▸ **Goal**:
Rewrite the material starting with the line that contains "Is it the case" and going on through the end of the material, with "street lamp post" replaced by "utility pole" and all else unchanged.

>> Start

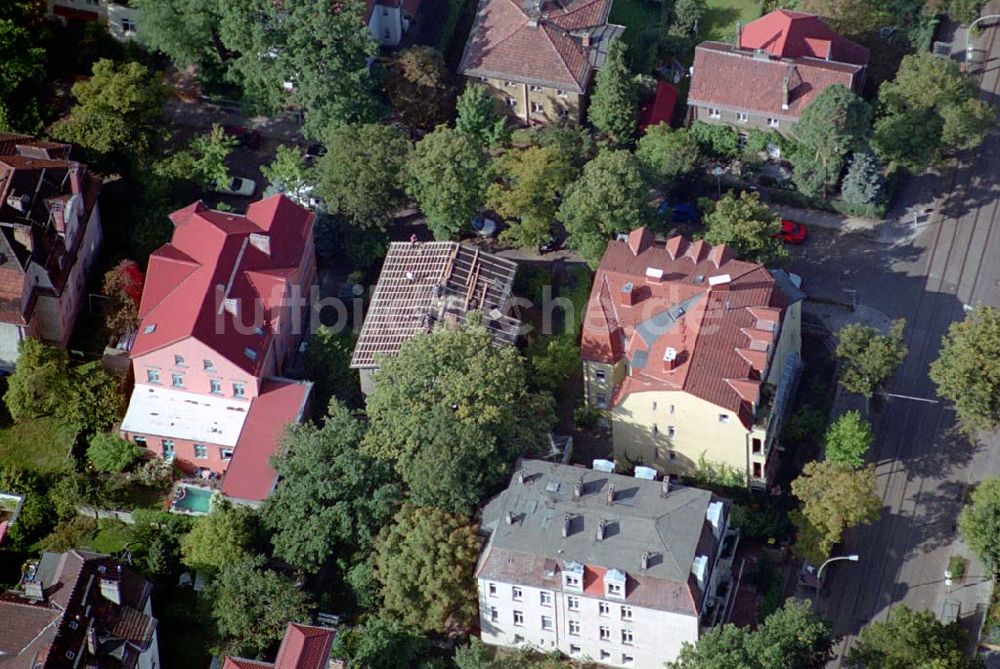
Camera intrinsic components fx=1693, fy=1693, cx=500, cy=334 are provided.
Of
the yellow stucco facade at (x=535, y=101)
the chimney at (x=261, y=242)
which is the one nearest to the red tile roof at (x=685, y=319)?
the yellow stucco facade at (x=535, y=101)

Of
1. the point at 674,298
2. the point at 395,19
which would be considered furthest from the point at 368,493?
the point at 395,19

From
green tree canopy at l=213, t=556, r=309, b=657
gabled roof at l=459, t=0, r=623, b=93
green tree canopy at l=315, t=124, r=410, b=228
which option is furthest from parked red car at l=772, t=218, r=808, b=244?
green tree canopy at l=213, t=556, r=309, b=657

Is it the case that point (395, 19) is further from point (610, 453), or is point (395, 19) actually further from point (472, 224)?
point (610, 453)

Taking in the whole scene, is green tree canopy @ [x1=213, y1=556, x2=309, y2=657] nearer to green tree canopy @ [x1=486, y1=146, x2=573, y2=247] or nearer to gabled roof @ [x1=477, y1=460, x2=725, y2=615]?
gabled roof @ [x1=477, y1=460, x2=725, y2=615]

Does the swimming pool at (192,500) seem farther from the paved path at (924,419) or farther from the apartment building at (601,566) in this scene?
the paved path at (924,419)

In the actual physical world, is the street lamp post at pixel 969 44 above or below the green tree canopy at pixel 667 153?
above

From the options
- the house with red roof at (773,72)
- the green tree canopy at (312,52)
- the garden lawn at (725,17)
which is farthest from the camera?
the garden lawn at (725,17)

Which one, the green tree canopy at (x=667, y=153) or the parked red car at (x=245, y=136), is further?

>> End

▸ **Exercise answer**:
Is it the case that point (395, 19) is further from point (610, 453), or is point (395, 19) actually further from point (472, 224)?
point (610, 453)

Taking in the whole scene, is green tree canopy @ [x1=213, y1=556, x2=309, y2=657] nearer to green tree canopy @ [x1=486, y1=146, x2=573, y2=247] or nearer to gabled roof @ [x1=477, y1=460, x2=725, y2=615]?
gabled roof @ [x1=477, y1=460, x2=725, y2=615]

Does the swimming pool at (192,500) seem farther from the paved path at (924,419) or farther from the apartment building at (601,566) in this scene?
the paved path at (924,419)

In the actual physical world, is the utility pole at pixel 969 44 above or below the green tree canopy at pixel 667 153?
above

From the options
- the house with red roof at (773,72)
- the green tree canopy at (312,52)
- the garden lawn at (725,17)
which is farthest from the camera?
the garden lawn at (725,17)

Which one, the green tree canopy at (x=667, y=153) or the parked red car at (x=245, y=136), is further?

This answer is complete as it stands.